* [Required task] Starting with the line that contains "Is the point at 256,706", reproduce each line through the end of the listing below, with no other output.

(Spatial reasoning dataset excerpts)

----------------

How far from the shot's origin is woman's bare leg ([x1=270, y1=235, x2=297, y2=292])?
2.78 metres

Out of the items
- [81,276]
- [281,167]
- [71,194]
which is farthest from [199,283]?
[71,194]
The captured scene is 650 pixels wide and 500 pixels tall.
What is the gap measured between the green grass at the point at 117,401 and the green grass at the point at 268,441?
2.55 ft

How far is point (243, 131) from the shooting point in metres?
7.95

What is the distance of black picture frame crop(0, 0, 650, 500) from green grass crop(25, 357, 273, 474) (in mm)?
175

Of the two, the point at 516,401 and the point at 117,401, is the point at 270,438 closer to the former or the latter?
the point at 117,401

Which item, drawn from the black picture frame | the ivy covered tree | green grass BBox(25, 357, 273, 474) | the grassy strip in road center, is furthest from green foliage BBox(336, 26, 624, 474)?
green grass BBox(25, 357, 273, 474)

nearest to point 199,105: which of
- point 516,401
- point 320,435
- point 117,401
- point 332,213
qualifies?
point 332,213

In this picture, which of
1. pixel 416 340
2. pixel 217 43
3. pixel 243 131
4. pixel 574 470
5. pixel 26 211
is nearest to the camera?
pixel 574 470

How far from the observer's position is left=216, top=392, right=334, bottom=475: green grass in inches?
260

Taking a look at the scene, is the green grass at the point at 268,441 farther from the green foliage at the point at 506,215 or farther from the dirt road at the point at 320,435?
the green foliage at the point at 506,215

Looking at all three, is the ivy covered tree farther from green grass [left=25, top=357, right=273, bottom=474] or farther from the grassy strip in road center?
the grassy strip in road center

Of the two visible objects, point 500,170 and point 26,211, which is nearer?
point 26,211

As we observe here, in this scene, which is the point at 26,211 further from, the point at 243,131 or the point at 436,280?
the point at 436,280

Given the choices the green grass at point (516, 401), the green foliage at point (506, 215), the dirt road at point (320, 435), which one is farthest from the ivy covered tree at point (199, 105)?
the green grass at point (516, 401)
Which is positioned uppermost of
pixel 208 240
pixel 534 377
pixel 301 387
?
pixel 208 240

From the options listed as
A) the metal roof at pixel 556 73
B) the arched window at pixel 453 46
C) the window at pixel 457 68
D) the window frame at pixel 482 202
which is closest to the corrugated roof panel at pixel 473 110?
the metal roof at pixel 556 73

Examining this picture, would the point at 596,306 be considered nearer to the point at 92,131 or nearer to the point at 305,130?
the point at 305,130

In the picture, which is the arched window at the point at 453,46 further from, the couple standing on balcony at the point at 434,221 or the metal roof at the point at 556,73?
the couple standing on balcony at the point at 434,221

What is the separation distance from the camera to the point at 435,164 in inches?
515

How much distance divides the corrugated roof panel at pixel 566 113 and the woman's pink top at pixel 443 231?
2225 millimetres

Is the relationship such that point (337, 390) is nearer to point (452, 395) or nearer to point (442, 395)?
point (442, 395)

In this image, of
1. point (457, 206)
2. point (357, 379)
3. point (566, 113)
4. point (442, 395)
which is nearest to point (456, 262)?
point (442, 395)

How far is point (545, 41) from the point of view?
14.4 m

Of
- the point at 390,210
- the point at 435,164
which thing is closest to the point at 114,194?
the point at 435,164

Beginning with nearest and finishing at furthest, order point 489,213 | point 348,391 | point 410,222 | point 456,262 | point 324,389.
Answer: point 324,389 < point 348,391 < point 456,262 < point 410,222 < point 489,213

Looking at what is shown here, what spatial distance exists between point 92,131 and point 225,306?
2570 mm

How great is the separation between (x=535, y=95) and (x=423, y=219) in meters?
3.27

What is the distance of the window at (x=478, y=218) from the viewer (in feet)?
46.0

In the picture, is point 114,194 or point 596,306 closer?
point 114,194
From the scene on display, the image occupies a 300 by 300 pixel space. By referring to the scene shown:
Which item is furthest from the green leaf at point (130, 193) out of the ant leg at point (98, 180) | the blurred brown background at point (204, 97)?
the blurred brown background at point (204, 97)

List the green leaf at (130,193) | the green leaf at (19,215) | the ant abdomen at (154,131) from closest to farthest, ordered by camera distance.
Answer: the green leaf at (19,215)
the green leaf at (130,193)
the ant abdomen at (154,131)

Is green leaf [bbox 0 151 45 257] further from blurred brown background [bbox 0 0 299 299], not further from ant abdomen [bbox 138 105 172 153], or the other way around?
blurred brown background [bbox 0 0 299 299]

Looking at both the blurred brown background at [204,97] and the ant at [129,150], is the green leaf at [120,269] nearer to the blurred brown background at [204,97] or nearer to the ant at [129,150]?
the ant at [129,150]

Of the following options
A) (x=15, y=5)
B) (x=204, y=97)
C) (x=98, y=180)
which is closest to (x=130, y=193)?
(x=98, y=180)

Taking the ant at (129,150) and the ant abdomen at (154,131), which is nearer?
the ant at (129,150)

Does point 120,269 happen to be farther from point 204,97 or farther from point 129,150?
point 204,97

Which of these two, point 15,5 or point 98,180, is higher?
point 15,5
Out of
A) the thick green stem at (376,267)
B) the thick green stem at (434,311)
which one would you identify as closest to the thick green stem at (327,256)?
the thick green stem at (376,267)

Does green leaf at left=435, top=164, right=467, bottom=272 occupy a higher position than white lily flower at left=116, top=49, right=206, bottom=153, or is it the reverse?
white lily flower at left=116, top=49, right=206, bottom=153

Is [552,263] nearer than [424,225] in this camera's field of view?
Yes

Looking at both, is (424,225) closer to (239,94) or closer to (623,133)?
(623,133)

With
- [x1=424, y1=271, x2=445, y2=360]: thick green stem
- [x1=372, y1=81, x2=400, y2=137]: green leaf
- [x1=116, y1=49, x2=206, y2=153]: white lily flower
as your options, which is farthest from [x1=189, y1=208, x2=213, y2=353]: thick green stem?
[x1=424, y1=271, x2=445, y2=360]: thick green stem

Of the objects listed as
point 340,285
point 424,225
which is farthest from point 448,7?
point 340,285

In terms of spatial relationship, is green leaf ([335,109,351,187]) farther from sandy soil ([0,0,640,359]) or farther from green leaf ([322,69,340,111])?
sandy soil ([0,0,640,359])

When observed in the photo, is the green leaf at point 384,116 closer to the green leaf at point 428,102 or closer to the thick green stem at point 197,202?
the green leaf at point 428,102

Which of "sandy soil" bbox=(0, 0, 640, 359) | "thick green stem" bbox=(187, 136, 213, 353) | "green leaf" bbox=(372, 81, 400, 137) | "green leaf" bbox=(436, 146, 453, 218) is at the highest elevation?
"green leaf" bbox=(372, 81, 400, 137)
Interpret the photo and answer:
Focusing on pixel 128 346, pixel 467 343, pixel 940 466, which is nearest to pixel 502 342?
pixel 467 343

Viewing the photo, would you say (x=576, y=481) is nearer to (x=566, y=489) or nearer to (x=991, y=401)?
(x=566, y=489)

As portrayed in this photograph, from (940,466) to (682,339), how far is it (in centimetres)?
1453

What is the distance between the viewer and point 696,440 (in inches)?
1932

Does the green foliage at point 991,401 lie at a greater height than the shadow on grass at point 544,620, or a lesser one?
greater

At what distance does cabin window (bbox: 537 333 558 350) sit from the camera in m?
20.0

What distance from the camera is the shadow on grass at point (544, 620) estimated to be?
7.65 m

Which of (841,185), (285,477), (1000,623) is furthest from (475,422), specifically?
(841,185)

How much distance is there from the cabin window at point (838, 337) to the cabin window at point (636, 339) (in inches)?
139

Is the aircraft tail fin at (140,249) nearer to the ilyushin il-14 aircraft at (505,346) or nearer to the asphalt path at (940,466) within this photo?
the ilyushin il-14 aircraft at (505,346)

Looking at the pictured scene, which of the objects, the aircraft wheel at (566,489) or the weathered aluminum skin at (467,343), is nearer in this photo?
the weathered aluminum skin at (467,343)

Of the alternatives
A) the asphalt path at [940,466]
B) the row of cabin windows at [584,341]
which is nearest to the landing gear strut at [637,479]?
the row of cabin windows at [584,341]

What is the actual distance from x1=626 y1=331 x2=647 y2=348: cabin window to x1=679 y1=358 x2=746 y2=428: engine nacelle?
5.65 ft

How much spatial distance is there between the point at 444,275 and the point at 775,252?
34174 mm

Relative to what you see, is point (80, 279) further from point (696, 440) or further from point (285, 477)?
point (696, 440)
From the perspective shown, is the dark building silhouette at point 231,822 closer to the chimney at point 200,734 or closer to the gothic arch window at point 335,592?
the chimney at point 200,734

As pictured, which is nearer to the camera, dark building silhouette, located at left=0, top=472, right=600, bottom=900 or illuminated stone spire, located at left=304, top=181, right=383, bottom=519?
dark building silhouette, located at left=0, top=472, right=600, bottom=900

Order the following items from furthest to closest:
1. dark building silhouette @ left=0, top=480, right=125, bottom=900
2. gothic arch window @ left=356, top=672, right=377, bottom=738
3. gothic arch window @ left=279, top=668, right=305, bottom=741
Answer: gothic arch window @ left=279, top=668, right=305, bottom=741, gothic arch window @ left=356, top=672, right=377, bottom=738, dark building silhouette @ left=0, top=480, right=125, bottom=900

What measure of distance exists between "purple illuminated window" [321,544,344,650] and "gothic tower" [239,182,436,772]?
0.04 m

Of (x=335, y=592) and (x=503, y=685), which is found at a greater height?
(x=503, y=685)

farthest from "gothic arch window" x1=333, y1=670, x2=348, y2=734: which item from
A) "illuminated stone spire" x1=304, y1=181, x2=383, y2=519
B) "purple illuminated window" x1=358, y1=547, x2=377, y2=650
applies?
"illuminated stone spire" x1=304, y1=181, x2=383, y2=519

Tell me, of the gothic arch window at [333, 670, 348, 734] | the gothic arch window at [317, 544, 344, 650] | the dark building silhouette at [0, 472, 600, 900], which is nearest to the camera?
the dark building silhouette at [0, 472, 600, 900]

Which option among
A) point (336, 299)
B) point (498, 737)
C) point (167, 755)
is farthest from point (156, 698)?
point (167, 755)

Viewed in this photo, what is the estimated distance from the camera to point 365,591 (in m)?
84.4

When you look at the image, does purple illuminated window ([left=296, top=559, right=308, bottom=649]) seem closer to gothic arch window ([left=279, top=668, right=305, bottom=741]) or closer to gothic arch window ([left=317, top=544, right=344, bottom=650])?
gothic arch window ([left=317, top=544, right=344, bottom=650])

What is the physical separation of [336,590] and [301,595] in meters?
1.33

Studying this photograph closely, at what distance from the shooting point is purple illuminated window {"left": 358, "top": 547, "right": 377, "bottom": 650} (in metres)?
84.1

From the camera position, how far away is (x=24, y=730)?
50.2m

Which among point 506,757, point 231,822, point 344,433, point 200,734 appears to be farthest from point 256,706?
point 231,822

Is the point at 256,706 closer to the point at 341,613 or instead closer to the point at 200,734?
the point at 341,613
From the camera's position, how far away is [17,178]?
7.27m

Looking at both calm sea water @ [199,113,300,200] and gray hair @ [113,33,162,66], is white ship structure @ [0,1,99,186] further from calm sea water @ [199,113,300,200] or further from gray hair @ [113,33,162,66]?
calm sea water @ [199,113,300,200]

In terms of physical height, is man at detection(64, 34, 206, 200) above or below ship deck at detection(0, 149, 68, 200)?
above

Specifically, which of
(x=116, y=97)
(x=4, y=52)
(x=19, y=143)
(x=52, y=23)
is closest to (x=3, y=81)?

----------------

* [Task solution]
Is the point at 256,706 closer to the point at 341,613 or instead closer to the point at 200,734?
the point at 341,613
From the camera's position, how far away is [17,178]?
7.27m

Looking at both calm sea water @ [199,113,300,200] and gray hair @ [113,33,162,66], is white ship structure @ [0,1,99,186] further from calm sea water @ [199,113,300,200] or further from gray hair @ [113,33,162,66]?
calm sea water @ [199,113,300,200]

In terms of physical height, is man at detection(64, 34, 206, 200) above or below ship deck at detection(0, 149, 68, 200)?
above

Specifically, which of
(x=116, y=97)
(x=4, y=52)
(x=19, y=143)
(x=52, y=23)
is closest to (x=3, y=81)?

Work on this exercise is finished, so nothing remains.